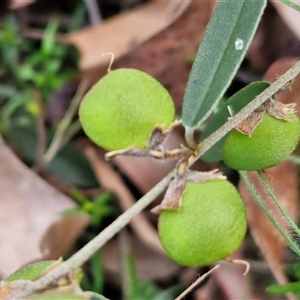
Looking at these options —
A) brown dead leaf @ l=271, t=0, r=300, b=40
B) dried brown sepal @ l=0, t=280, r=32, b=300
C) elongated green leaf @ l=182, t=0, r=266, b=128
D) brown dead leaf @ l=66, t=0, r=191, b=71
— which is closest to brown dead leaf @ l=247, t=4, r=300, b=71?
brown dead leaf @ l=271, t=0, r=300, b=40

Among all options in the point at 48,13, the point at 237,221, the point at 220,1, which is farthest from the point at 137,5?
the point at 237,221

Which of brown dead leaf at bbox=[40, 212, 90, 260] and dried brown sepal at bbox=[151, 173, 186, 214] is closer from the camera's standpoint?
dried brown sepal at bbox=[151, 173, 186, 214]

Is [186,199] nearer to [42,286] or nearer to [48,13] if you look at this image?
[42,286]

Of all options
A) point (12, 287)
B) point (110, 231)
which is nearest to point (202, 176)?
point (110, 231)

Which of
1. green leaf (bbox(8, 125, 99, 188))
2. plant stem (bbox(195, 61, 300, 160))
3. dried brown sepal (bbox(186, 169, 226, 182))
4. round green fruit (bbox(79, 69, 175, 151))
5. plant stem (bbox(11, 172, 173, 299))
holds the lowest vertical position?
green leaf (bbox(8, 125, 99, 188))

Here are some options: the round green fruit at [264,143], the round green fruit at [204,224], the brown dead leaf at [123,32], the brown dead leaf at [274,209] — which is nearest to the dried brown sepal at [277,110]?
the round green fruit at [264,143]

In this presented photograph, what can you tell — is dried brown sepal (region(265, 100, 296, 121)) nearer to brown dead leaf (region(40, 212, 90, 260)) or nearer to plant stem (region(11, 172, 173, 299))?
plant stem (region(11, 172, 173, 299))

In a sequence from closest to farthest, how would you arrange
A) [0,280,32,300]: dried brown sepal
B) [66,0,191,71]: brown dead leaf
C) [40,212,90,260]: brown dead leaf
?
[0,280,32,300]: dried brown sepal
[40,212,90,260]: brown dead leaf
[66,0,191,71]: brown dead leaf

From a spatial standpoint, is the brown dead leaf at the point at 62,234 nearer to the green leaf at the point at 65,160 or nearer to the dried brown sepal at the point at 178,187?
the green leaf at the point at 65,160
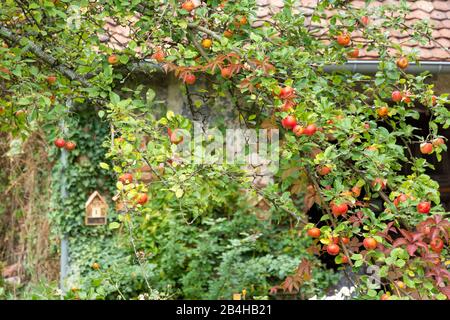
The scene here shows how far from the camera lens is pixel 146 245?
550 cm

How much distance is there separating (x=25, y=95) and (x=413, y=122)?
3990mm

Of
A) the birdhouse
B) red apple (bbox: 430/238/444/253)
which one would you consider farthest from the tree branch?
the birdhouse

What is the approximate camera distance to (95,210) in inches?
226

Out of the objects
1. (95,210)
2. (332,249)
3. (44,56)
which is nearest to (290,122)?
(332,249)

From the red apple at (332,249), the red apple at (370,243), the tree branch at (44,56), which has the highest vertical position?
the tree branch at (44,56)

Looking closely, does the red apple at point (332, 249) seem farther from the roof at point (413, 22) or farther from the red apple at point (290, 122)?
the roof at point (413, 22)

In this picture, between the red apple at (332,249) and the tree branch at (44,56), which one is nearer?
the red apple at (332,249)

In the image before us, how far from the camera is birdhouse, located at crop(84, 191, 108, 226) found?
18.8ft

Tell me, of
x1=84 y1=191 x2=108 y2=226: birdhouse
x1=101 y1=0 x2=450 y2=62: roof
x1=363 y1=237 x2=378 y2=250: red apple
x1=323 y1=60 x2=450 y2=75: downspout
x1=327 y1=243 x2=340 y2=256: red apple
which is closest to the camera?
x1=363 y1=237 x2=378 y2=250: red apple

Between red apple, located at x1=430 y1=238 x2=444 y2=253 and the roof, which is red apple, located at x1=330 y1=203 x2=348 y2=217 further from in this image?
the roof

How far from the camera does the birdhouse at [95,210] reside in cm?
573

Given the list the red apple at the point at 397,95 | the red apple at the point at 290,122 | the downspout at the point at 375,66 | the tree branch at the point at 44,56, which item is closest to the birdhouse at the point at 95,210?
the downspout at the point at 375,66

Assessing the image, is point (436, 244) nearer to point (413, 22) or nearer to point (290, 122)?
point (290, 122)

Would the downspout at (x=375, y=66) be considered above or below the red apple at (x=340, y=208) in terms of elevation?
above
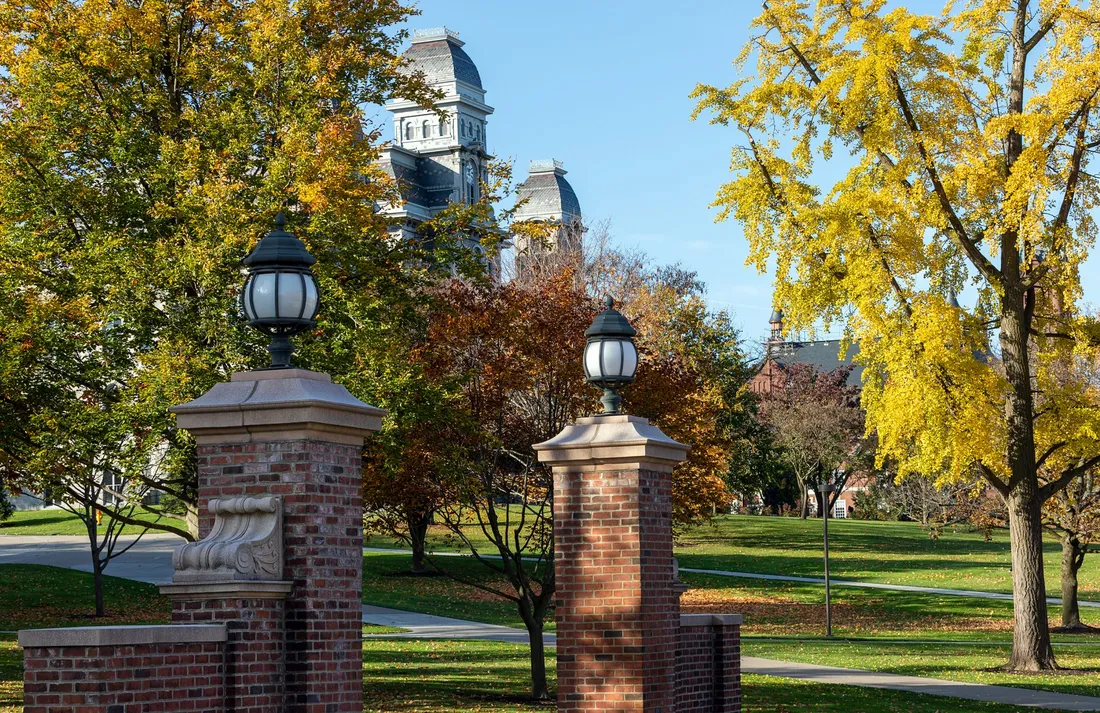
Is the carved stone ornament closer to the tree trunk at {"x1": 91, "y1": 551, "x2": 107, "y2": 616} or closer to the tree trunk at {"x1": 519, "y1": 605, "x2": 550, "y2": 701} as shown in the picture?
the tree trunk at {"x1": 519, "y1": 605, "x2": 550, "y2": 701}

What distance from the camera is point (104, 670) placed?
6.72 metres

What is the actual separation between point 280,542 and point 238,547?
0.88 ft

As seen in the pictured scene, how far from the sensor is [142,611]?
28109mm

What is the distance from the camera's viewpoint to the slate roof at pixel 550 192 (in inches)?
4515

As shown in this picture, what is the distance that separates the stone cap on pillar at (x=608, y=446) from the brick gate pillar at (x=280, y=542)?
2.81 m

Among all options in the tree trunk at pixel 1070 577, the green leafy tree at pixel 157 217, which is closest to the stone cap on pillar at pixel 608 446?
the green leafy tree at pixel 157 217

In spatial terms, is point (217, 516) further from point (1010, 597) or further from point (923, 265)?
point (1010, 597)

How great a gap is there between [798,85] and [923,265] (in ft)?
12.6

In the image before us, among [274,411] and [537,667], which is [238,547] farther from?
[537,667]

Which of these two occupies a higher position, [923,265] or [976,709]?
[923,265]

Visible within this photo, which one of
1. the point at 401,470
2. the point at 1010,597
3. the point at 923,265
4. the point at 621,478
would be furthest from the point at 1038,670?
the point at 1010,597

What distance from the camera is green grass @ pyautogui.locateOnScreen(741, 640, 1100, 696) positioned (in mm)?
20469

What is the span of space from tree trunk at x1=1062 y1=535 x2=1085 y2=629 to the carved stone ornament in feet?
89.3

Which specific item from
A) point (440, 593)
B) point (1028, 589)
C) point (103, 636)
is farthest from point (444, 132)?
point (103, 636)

----

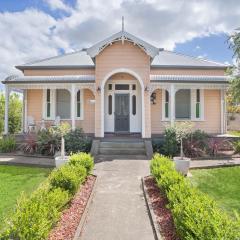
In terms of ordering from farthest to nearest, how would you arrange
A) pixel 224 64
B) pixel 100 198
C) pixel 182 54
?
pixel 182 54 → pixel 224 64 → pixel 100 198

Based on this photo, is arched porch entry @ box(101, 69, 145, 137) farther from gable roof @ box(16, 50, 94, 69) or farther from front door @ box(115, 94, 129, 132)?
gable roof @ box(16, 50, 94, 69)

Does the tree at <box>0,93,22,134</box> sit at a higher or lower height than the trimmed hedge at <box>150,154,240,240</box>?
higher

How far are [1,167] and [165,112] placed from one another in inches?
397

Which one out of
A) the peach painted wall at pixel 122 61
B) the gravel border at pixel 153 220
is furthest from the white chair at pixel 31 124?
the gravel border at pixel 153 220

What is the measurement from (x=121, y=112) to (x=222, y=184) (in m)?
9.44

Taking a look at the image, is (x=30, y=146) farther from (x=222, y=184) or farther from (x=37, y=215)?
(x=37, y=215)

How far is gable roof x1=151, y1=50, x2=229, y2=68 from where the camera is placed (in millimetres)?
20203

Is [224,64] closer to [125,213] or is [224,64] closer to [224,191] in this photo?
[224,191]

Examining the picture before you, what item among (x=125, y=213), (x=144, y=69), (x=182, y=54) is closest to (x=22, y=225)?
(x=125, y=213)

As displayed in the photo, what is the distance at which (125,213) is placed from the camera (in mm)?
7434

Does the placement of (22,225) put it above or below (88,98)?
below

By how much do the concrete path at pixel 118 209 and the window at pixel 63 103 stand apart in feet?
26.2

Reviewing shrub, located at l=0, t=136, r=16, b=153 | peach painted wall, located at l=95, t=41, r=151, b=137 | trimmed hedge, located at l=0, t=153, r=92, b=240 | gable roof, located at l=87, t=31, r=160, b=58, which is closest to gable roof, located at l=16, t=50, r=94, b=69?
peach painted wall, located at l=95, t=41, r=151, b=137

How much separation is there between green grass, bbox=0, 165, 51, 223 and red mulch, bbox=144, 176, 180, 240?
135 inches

----

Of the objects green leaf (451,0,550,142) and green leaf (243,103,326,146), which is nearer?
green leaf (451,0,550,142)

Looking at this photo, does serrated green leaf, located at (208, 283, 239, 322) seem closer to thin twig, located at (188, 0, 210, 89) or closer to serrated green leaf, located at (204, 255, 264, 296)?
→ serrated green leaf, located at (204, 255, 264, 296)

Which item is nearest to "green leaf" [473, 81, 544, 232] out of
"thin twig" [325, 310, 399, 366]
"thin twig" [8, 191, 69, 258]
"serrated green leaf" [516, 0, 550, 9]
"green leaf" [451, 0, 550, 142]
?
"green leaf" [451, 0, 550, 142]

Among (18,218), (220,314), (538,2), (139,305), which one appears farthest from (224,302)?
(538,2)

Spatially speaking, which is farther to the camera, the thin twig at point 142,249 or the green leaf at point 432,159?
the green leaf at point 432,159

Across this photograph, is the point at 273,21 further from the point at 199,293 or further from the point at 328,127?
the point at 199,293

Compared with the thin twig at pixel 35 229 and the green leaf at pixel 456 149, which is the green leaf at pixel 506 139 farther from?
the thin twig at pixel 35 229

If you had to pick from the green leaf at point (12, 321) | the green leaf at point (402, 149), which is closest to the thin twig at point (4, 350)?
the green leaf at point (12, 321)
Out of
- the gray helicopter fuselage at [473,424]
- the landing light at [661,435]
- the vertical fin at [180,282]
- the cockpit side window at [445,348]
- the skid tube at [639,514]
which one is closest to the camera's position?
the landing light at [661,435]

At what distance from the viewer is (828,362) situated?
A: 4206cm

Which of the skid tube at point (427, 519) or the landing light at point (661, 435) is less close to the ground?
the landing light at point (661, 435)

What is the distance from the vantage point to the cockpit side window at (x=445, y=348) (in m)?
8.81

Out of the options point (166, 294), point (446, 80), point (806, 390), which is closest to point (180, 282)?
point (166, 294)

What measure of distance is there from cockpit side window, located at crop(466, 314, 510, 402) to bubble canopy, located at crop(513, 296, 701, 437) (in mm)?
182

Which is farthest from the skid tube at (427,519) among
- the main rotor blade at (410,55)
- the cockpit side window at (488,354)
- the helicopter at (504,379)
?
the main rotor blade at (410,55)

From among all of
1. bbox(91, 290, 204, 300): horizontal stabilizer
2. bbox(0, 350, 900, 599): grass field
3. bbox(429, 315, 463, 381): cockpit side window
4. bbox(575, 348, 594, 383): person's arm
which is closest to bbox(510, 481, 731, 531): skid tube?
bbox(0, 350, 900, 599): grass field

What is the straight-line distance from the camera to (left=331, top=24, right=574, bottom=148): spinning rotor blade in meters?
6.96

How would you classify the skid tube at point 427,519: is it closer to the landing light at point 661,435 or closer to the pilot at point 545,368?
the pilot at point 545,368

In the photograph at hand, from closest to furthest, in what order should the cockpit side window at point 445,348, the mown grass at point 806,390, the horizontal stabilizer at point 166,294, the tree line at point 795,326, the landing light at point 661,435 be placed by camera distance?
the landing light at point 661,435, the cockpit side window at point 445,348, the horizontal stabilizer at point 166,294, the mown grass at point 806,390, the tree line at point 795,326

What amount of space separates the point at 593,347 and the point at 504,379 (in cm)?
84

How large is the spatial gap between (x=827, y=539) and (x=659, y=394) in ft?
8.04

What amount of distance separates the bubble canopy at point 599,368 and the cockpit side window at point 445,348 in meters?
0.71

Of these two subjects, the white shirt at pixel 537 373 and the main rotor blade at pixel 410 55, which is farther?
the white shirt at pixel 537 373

----

#### What is being asked
Pull out every line of the material above that contains the string "below", and copy each one.

#### Answer in full
Would the downspout at (x=375, y=66) be considered above or below the red apple at (x=340, y=208) in terms of elevation?
Does the placement of (22,225) put it above or below (88,98)?
below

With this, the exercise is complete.